Thèse de doctorat
Résumé : In this thesis, I apply the sophisticated tools made available by the econometrics of panel data and treatment models to a range of different issues. In the first Chapter, an ECM model is used to test on the existence of financing constraints in firms’ investment and R&D, taken a proxy for the efficiency of market institutions and governance rules in different countries. In the second chapter we test an agency model linking pay-performance contracts of CEOS to the financial situation of a firm by using a UK panel data. In the third chapter I use a sophisticated treatment model to evaluate the effectiveness of Italian public subsidies to R&D. Finally, in the fourth chapter I try to evaluate the efficiency of Italian regional systems of public healthcare by controlling for socio-economic factors and quality of healthcare in a composite model using panel data estimation and efficient frontier techniques.

The first Chapter analyzes the investment behavior of a sample of R&D intensive firms which are quoted on the stock market from USA, UK and Japan for the period 1990-1998. By using an error correction model we test the elasticity of investment and R&D to cash flow in these countries to see by which measure different market institutions and corporate governance rules affects the cost of external financing. Contrary to previous studies, we find significant differences in the sensitivity to cash flow of the two types of investment, with R&D expenditure being much less sensitive than ordinary investment. This is not surprising given the more long-term nature of R&D expenditures. For what concerns the comparison between the different systems/countries, the USA stock markets confirms as the most efficient market providing outside financing at a much lower cost compared to other markets, especially for young, smaller firms.
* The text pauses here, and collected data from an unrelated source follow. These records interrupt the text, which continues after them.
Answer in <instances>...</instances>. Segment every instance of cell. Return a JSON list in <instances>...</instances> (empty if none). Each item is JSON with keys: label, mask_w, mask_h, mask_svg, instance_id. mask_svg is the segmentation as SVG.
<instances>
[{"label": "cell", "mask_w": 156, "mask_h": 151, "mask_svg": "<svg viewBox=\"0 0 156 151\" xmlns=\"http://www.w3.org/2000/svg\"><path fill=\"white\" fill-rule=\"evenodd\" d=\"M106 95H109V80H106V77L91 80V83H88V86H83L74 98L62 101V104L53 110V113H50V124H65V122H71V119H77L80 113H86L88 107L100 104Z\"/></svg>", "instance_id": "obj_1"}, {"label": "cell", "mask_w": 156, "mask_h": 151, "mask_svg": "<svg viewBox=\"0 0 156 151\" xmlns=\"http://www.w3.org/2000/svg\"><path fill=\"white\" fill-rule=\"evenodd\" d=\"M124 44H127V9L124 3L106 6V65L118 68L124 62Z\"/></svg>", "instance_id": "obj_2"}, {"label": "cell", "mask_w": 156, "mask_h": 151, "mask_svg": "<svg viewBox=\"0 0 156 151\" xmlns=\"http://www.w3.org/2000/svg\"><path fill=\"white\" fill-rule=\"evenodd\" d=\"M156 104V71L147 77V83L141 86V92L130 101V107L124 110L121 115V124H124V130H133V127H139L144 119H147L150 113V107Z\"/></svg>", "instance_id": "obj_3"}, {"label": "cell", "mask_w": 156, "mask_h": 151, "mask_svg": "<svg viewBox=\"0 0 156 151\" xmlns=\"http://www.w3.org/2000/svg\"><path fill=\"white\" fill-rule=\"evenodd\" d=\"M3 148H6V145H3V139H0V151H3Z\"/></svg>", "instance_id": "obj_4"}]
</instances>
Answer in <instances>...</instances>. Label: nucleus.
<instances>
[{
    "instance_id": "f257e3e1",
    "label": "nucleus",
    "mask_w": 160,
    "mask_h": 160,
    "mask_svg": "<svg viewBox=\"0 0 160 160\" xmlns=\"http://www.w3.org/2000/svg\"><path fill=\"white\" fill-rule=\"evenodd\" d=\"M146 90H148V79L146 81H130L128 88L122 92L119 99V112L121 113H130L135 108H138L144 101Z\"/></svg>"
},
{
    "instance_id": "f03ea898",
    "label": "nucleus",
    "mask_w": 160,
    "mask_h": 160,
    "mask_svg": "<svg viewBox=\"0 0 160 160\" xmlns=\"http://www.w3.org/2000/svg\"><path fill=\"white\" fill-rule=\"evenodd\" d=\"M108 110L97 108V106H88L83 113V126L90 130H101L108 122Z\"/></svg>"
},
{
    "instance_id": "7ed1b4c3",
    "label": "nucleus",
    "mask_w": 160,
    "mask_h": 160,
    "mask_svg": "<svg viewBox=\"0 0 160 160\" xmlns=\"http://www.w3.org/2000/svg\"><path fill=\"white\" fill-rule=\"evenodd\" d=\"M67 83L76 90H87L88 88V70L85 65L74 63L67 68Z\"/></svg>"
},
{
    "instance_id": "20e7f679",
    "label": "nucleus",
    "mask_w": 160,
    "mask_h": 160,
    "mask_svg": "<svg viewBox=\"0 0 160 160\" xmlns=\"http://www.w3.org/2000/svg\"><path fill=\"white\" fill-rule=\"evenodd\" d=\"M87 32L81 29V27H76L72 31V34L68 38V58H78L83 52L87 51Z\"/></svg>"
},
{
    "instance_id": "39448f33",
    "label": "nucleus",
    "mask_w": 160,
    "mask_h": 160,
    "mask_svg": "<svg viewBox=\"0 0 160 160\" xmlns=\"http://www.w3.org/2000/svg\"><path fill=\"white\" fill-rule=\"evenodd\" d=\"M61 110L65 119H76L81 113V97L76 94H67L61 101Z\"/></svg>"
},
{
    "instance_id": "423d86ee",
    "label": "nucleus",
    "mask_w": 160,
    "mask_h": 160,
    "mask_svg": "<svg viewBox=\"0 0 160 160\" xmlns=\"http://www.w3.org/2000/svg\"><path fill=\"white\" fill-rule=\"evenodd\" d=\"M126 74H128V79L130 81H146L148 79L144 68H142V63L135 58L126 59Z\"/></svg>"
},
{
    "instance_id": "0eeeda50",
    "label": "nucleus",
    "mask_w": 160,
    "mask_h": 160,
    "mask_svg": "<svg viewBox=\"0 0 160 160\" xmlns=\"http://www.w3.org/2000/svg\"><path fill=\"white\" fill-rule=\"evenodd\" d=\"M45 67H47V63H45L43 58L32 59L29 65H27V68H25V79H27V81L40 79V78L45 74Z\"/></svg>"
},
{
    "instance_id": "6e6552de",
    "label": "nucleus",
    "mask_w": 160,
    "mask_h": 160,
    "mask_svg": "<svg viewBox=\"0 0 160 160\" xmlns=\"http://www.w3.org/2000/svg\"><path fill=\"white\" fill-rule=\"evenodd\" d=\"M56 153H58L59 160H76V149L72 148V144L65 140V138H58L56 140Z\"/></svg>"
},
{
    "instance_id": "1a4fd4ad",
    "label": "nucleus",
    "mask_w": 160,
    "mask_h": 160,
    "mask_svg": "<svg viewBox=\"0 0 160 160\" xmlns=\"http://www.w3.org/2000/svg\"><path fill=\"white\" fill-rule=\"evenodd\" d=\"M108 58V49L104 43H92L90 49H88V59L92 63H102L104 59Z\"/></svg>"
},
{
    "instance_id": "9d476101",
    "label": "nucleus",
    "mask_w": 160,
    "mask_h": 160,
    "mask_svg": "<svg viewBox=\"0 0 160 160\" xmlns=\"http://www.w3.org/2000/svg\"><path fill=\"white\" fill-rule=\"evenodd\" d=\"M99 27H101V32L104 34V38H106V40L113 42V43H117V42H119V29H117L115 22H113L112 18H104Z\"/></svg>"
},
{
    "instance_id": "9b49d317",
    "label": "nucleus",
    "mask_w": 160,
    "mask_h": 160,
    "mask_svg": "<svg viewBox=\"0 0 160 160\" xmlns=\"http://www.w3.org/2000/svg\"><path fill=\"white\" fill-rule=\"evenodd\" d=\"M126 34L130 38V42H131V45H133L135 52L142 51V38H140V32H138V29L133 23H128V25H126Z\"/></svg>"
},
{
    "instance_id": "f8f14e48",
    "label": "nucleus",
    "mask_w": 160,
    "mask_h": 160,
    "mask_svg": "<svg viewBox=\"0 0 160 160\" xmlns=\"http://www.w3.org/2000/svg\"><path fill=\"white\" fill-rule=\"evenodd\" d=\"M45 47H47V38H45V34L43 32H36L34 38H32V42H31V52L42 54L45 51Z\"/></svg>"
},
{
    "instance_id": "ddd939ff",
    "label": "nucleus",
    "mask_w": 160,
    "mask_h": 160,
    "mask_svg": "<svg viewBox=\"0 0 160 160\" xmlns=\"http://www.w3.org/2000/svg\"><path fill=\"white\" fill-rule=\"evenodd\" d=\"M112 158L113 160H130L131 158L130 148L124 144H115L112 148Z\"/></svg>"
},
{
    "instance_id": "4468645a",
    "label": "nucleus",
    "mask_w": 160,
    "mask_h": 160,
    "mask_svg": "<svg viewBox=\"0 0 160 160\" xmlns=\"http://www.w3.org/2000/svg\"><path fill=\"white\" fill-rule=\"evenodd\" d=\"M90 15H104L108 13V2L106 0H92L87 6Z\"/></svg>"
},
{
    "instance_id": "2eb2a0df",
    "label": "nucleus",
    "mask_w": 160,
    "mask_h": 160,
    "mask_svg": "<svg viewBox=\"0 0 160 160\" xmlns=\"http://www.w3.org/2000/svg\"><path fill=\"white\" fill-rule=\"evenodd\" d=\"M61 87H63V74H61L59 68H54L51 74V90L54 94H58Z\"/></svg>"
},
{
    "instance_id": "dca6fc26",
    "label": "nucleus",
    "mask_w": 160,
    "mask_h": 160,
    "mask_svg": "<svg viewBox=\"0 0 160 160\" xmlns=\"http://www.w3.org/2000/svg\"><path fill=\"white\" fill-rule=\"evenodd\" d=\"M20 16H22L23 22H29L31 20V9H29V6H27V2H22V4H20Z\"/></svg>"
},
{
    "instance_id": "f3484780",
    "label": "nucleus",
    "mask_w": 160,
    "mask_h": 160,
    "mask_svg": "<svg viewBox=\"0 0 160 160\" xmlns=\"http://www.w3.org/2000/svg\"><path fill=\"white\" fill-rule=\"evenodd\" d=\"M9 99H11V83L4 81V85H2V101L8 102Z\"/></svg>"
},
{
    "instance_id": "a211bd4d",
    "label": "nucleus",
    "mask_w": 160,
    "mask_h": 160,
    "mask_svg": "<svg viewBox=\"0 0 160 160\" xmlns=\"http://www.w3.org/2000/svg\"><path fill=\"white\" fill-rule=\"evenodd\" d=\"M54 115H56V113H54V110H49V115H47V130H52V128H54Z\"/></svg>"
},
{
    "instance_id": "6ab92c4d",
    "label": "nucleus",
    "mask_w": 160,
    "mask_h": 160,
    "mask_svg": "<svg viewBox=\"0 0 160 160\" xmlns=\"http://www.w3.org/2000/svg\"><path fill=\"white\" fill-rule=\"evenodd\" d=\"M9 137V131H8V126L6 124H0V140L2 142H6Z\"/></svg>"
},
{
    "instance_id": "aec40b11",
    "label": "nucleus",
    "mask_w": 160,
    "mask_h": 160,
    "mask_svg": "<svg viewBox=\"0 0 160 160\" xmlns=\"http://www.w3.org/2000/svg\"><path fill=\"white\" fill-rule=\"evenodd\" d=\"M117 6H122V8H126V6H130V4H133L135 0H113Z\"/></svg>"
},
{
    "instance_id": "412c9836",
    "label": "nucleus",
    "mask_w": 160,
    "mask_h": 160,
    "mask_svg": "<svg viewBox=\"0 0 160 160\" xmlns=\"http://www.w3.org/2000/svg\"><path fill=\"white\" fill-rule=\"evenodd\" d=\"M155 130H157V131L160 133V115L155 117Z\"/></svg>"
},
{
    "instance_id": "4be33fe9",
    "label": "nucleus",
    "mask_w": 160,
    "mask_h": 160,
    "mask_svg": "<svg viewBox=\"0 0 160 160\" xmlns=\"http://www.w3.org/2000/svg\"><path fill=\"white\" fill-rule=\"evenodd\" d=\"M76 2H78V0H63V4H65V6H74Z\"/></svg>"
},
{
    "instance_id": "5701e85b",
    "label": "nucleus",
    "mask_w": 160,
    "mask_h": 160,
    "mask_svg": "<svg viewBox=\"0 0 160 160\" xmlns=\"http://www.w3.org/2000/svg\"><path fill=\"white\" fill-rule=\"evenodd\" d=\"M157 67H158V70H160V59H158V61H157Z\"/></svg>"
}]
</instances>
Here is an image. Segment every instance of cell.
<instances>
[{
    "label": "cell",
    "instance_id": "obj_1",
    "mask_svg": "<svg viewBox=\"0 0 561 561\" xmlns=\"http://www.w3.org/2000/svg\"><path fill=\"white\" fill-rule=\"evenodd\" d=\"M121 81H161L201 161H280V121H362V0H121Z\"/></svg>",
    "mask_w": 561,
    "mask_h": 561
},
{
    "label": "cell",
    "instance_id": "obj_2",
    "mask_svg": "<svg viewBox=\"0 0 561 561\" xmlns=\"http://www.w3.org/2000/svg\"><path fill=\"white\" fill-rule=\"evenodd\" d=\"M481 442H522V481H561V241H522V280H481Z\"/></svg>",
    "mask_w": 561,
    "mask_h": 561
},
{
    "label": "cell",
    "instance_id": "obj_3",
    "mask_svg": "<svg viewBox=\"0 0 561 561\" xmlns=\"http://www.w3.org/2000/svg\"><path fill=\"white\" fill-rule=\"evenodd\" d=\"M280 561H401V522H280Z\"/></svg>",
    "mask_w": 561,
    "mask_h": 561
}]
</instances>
The second Chapter is a joint work with Biagio Speciale. It uses the data on a panel of quoted UK firms over the period 1995–2002 to study the effects of financial leverage on managerial compensation. The change in the investors’ expectations that caused the recent collapse of the stock market tech bubble is a perfect example of natural experiment that has been used as a source of plausibly exogenous variation in the firm’s debt. The estimates show that pay-for-performance sensitivity is increasing in financial leverage, with the exception of the 10% most levered firms, giving rise at the end to a non-linear (inverted U-shape) relationship between the two variables. The chapter includes also a theoretical model accounting for this relationship where an higher leverage increases both the expected returns and the expected variance of investment returns: the first effect (determining increased pay-performance sensitivity) prevails for low leverage values and the second effect (determining decreased pay-performance sensitivity) prevails for high leverage values.

The third Chapter undertakes an empirical estimation of the additionality of public funding on both the propensity to initiate R&D activity and the intensity of R&D spending of Italian enterprises for the period 1998-2000, using data from the Third Community Innovation Survey and from firms' financial accounts. The chosen methodology (Endogenous Switching Type II-Tobit) takes into account the possibility that decisions about both starting an R&D activity (sample selection effect) and applying for/obtaining public funding (essential heterogeneity) are influenced by private knowledge of enterprises' idiosyncratic propensities in R&D spending. The present analysis shows that both these effects are indeed important and that they contribute to explain most of the additionality found with less sophisticated models.

The fourth Chapter investigates the underlying causes of variability of public health expenditure per capita (SSPC henceforth) between Italian regions. A fixed-effect panel data estimate on the SSPC (for the period 1997-2006) is used in the first part of the paper to account for regional differences in terms of physical, demographic, socio-economic characteristics and in terms of other variables that affect demand and supply of health services. In the second part, we take the ‘adjusted’ SSPC and proceed to estimate an "efficient production function" of the quality of health services through Data Envelopment Analysis. This procedure allows us to separate the share of expenditure used for the improvement of the quality from the one that can be traced only to an inefficient use of financial resources. A comparison of regional SSPC after factoring out the socio-economic factors and the quality of healthcare shows that big differences still remain and are even exacerbated, signalling big pockets of inefficiency and correspondingly a huge potential for cost savings. Finally, a preliminary analysis shows a positive correlation between the efficiency of regional public spending in healthcare and the level of social capital.